Sorular ve Görevler.
(a) Okuma metnine göre aşağıdaki soruları yanıtlayın.
(i) 3030 sayılı yasa ile normal belediye sistemine neler eklenmiştir?
(ii) 1985 tarihli 3194 sayılı yasa hangi alanda çıkarılmış bir yasadır?
(iii) "Merkezden yönetim" terimi hangi anayasada yer almıştır?
(b) Aşağıdaki ifadelerin okuma metniyle uyuşup uyuşmadığını evet ya da hayır diye belirtin ve kararınızı metinden birebir alıntıyla destekleyin.
(i) Kasım 1983 seçimlerinden sonra çıkarılan yasalar bazı yetkileri merkezi idare organlarından alıp belediyelere vermiştir.
(ii) 1580 sayılı Belediye Kanunu bu dönemde organik olarak değiştirilmiştir.
(iii) Kanuni Esasi'de merkeziyet usulüyle ilgili bir terim kullanılmıştır.
(c) Okuma metninde "Bu dönemde 1580 sayılı" diye başlayan paragrafı, temel bilgilerini koruyarak madde listesi hâline getirin.

Okuma Metni.
<<<<
Bu dönemde 1580 sayılı Belediye Kanunu organik olarak aynı kalmakla beraber, buna 3030 sayılı yasa eklenmiştir. Bununla Türkiye’de normal belediye sistemine bir de büyük şehir belediyesi ve ilçe belediyeleri eklenmiştir. Ayrıca, 1985 tarihli 3194 sayılı yeni imar yasası çıkmıştır. Kasım 1983 seçimleri sonrası dönemin siyasal iktidarı belediyeler konusunda parlamentodan başka yasalar da çıkarmıştır. Bu yasaların özelliği, birtakım yetkileri merkezi idare organlarından alarak belediyelere vermesidir.
Yine Cumhuriyet Döneminde bir başka konu da yerinden yönetim ilkesinin giderek benimsenmiş ve genişletilmiş olmasıdır. Konuya ilişkin Kanuni Esasi’de, 1921 ve 1921 teşkilatı Esasiye Kanunlarında ayrıca merkeziyet usulü ile ilgili bir terim kullanılmamıştır. Bu terim sadece 1961 Anayasasında ‘’merkezden yönetim’’ şeklinde yer almıştır. Bundan önceki Anayasalarda ‘’devletin bütünlüğü’’ esas ilke olarak görülmekte, hatta ‘’tevs-i mezuniyet’’ ve tefrik-i vezaif’e yer vermesi olgusuyla birleştirildiğinde de merkeziyetin olağan kural olduğu, yani ülkenin bütünlüğünde merkeziyet usulünün geçerli olduğu görülür.
>>>>
Verilen Bilgiler.
<<<<
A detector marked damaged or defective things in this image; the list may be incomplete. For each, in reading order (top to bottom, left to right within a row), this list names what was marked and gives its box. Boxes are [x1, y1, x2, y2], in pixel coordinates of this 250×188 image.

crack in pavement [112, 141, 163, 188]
>>>>
Yazılı Yanıtlar.
(a)
(i) Büyük şehir belediyesi ve ilçe belediyeleri.
(ii) İmar alanında; yeni imar yasasıdır.
(iii) 1961 Anayasasında.

(b)
(i) Evet: "Bu yasaların özelliği, birtakım yetkileri merkezi idare organlarından alarak belediyelere vermesidir."
(ii) Hayır: "Bu dönemde 1580 sayılı Belediye Kanunu organik olarak aynı kalmakla beraber"
(iii) Hayır: "merkeziyet usulü ile ilgili bir terim kullanılmamıştır"

(c)
- 1580 sayılı Belediye Kanunu organik olarak aynı kaldı, ancak ona 3030 sayılı yasa eklendi.
- 3030 sayılı yasayla Türkiye'deki normal belediye sistemine büyük şehir belediyesi ve ilçe belediyeleri eklendi.
- 1985'te 3194 sayılı yeni imar yasası çıktı.
- Kasım 1983 seçimlerinden sonraki siyasal iktidar, belediyelerle ilgili başka yasalar da çıkardı.
- Bu yasalar, bazı yetkileri merkezi idare organlarından alıp belediyelere verdi.